A Dulcet Melody
A melody is truly great when it can grab you with only the simplest accompaniment. Indeed, a great melody makes you want only the simplest accompaniment. We could make a list of the great melodies of all time, but the list would be filled with clichés -- those melodies sunk so deep into the popular awareness, we can hardly hear them anymore. Here's a better list: simple melodies that are great, but have escaped so far the attention they deserve.
My nominee is An den Mond, D. 259 by Franz Schubert. Lieder aficionados know it, but not the wider public. If you are a chord progression geek like me, listen for the mid-song transition from the candence-ending dominant chord to a sub-dominant. to start the next phrase. Am I nuts, or is that mind-blowing? Or both?
Matthias Goerne renders An den Mond well, in the optimal key. My only regret is his failure to savor the notes by means of a slower tempo -- that's a common problem with this song. Still, it's a delicious performance. Taste and see.
Let's have your nominations.
Umie the Umlaut says, "ask your doctor about the Fredösphere!"

3 Comments:
OK, I'm not sure I understand the criteria, but I'll play....
There's a brief tune in Ravel's opera L'enfant et les Sortilèges where the little boy sings to the Princess "Toi, le coeur de la rose...". (Rehearsal 73 in the Durand score.)
The tune is almost entirely repeated notes, accompanied by three solo violins playing block quarter-note chords.
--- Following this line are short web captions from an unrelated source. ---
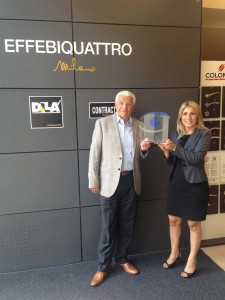 """Consegna del premio """"Company to Watch"""" da Cerved, all'amministratore delegato di Effebiquattro, Mario Barzaghi."""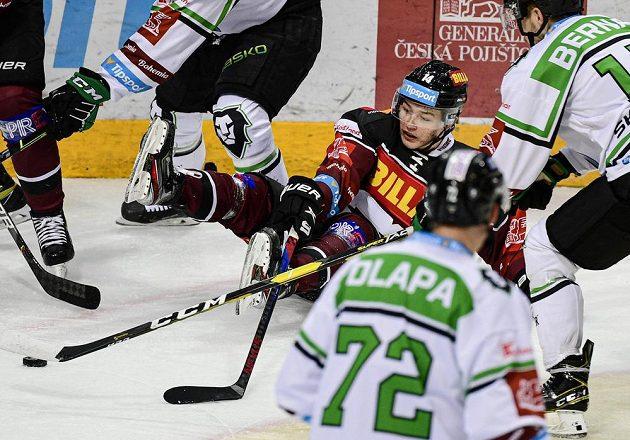 David Vitouch ze Sparty padá mezi hráči Boleslavi na led.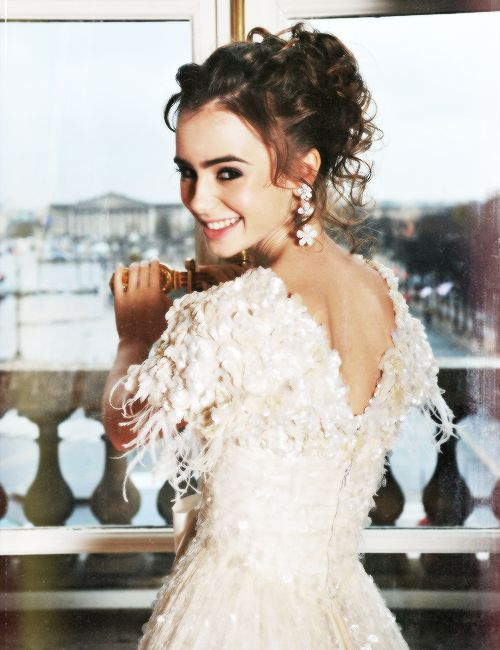 the mortal instruments, lily collins. Love the flower teardrop earrings! Homecoming&Prom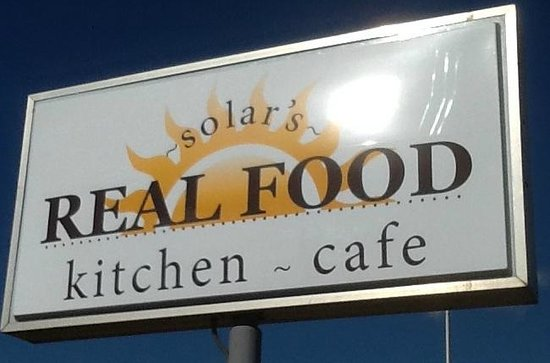 ‪‪Springfield‬, ‪Minnesota‬: Solar Drive-In Updates Sign to Solar's Real Food Kitchen - Cafe‬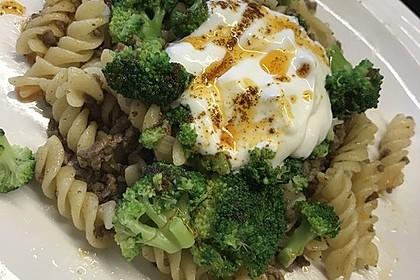 Brokkoli - Hackfleisch - Nudeln mit Joghurt 42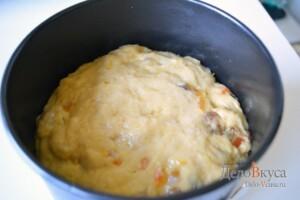 Панеттоне: Форму смазать маслом, уложить в форму тесто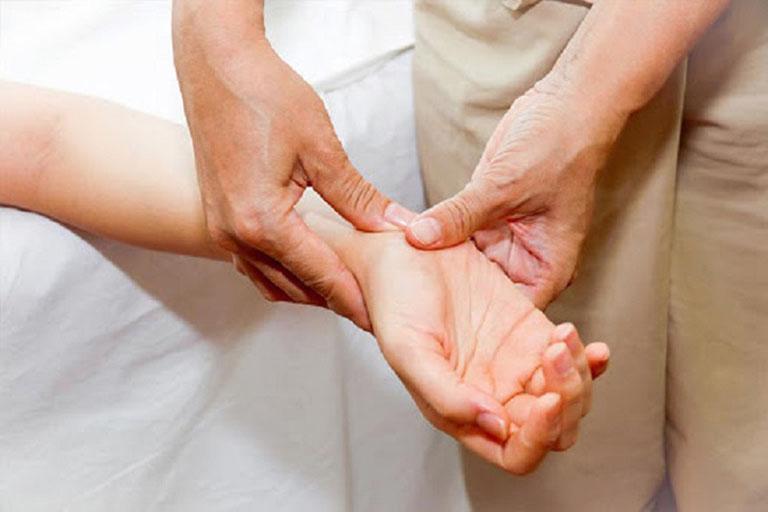 Chống xuất tinh sớm bằng cách bấm cổ tay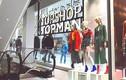 Thời trang Topshop hội chị em mê mẩn phá sản, đóng hết cửa hàng ở Mỹ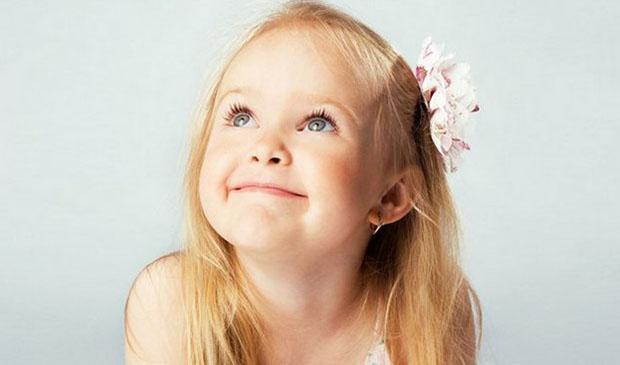 Маленькая девочка Есения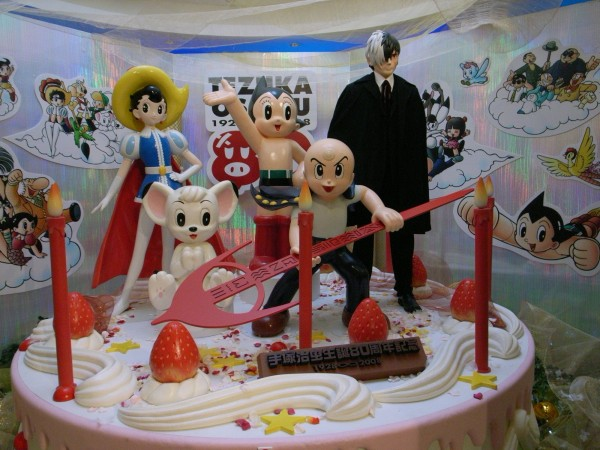 手塚治虫本名為手塚治,是日本的名漫畫家、動畫製作人,也是醫學博士。由於幼年至青少年時期,長期居住於寶塚,成了當地的榮譽市民,因而在此建立他的紀念館。(圖結自網路)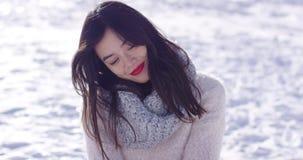 Donna felice che si siede sulla neve video d archivio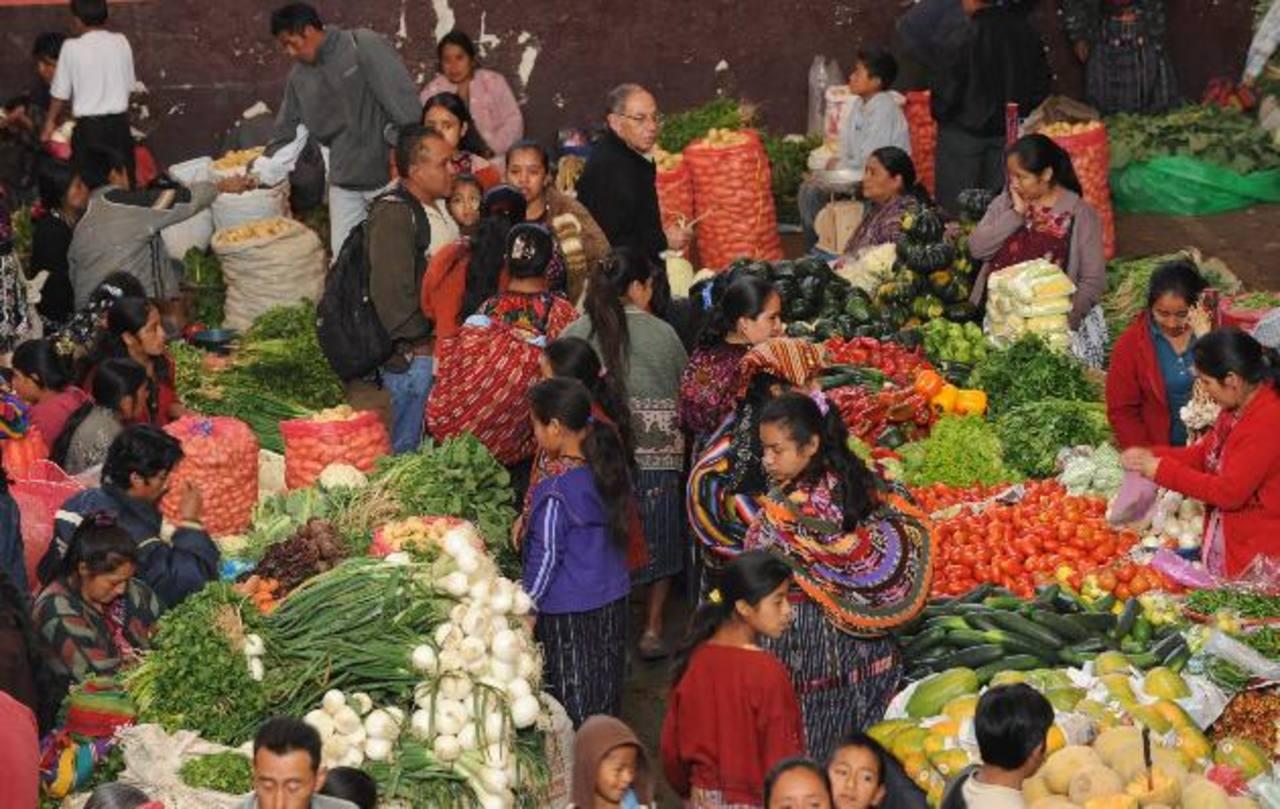 La canasta básica de Guatemala cerró con un costo de $426.44. Foto EDH / archivo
Twenty bars of pure loveliness.
(But, really, just drop the needle anywhere in that piece.)
there is a passage, without accompaniment in Pelleas and Mellisande that grabs me every time i hear it. Just one line, so elegant.
I think both Debussy and Ravel are filled with moments of intense melody that is heard no where else. (the middle movement of debussy's Second set of Images has a tune which is so simple and elegant, its painfully beautiful)
Satie wrote one obscure work filled with an incredible melody- Les Oiseaux.
I would also nominate Prokofiev- the middle movement of his third concerto for piano has this one chromatic melody with little harmonic backing that is just sublime. it makes me melt. (that one is kinda famous.... sorta, but still, underrated!)
"Love in Her Eyes Sits Playing," a tenor aria from Handel's masque, "Acis and Galetea." Sumptuous. Sensual. Sex made sound.